* PROMPT: Only the lines from the opening of the material through the one containing "Illegale la Povertà" should be reproduced, each exactly as it stands.

* EXERCISE INPUT:
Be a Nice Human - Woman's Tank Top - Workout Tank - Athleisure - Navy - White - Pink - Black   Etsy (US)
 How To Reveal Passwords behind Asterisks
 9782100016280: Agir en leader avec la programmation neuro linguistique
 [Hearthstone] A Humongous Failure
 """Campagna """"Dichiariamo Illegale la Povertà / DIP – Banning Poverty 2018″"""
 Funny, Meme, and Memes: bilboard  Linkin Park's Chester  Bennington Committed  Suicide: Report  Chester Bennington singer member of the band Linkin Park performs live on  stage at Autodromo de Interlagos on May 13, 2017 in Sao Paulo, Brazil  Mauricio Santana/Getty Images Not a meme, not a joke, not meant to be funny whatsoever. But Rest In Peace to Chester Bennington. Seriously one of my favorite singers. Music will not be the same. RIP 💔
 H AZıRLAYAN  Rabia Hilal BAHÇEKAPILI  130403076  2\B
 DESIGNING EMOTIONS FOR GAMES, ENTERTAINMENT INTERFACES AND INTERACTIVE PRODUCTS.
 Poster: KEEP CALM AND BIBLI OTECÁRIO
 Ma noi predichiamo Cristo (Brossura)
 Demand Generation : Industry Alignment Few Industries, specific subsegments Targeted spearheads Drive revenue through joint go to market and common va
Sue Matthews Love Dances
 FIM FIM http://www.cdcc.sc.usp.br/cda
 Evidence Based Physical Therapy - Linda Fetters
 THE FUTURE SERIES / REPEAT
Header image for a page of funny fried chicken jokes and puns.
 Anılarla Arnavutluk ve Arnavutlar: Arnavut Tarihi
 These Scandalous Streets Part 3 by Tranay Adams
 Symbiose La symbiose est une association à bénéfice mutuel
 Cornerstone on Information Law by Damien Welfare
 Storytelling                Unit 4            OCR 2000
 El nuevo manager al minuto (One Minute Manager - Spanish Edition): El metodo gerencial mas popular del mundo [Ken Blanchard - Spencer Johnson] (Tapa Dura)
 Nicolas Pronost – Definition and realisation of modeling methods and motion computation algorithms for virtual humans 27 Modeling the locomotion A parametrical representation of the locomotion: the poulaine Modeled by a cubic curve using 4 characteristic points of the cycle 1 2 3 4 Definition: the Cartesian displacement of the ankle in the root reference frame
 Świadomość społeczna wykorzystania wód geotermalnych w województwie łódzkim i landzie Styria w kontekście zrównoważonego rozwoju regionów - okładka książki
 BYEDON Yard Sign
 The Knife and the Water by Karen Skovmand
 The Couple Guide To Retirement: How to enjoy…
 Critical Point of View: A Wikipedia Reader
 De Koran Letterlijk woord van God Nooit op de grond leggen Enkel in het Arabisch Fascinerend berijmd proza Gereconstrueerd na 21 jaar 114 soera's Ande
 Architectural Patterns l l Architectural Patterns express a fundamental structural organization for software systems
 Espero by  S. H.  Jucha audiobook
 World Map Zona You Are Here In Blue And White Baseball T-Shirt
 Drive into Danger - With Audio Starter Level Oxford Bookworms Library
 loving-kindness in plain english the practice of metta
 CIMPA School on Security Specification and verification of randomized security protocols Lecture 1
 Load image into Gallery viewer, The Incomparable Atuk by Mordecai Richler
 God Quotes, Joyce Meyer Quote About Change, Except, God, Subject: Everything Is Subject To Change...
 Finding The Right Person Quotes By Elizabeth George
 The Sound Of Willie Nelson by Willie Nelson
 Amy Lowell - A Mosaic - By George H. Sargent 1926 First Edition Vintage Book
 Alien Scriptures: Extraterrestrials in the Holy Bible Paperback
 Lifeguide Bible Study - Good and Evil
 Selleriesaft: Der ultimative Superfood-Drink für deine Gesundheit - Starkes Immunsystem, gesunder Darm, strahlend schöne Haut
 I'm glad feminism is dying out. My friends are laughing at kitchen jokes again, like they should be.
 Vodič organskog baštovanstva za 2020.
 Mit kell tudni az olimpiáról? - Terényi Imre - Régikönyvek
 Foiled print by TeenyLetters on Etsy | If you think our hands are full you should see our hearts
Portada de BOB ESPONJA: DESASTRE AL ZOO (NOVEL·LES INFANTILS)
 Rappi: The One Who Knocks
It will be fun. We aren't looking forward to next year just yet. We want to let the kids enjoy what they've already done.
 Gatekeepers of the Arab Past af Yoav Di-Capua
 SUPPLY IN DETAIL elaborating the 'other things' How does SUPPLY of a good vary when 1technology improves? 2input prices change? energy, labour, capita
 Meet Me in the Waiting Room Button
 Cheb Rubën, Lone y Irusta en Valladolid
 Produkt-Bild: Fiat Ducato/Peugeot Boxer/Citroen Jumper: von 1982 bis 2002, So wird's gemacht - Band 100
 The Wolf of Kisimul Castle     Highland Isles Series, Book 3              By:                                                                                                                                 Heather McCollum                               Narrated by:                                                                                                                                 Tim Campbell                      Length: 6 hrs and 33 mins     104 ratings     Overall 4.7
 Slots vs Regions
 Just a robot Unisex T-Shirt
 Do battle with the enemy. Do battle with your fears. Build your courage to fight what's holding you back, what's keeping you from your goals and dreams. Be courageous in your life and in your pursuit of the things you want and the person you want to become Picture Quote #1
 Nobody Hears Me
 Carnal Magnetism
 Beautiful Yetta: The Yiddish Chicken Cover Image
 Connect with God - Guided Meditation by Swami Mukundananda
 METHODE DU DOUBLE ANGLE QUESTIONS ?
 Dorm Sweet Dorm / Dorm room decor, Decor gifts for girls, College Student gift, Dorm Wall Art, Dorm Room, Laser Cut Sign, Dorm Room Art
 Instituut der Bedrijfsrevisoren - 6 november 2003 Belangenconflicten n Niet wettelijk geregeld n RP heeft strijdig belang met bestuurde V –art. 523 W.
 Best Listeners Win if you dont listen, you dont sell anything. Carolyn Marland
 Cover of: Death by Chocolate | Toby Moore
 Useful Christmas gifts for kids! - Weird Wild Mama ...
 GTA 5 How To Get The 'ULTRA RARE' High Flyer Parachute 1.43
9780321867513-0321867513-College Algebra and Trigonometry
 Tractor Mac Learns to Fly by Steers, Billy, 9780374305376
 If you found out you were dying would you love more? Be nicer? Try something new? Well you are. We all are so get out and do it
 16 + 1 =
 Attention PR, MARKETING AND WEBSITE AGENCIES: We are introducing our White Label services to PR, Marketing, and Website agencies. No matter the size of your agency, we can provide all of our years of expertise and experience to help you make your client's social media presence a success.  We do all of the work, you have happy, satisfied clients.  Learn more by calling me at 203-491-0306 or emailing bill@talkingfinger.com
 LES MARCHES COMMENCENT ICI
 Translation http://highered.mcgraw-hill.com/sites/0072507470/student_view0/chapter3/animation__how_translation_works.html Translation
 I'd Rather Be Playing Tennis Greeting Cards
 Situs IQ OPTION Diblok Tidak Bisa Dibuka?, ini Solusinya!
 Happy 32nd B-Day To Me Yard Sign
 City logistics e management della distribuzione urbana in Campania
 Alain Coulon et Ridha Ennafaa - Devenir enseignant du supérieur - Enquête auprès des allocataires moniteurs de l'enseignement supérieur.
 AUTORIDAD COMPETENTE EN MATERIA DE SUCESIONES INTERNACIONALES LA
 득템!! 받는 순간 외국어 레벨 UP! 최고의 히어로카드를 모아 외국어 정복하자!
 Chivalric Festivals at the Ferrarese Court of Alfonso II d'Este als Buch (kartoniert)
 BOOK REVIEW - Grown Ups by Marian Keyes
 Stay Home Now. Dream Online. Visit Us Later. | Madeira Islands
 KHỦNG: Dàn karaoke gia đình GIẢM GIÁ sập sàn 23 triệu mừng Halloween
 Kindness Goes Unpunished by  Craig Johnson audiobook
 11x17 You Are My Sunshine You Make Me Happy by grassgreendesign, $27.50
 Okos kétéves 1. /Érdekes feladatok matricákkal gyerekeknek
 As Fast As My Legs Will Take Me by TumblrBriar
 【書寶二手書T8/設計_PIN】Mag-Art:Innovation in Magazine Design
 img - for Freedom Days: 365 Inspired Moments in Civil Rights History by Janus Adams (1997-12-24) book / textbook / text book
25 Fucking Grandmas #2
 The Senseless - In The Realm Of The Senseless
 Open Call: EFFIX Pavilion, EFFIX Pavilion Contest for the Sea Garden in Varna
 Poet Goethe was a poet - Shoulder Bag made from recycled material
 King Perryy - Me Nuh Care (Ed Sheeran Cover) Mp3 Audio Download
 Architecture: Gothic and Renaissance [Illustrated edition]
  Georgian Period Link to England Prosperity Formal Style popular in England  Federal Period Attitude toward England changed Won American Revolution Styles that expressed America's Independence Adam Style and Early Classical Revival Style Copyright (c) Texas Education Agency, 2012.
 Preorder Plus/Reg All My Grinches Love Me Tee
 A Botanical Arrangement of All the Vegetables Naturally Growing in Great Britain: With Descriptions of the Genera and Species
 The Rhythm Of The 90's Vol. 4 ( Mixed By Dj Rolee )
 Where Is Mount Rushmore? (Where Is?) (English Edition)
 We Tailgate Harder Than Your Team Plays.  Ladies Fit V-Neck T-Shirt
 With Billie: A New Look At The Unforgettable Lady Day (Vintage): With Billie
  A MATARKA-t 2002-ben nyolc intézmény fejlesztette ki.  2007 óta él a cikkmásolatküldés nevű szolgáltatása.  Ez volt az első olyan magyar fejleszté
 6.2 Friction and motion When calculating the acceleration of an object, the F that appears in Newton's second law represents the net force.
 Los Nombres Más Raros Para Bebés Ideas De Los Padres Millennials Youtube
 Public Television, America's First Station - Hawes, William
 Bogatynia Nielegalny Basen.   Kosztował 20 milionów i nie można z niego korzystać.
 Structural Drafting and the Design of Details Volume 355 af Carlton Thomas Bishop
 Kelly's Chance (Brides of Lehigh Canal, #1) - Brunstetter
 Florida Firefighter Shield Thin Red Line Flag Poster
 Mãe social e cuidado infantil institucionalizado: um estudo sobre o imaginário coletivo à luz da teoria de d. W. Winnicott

* ANSWER FOR THE TASK:
Be a Nice Human - Woman's Tank Top - Workout Tank - Athleisure - Navy - White - Pink - Black   Etsy (US)
 How To Reveal Passwords behind Asterisks
 9782100016280: Agir en leader avec la programmation neuro linguistique
 [Hearthstone] A Humongous Failure
 """Campagna """"Dichiariamo Illegale la Povertà / DIP – Banning Poverty 2018″"""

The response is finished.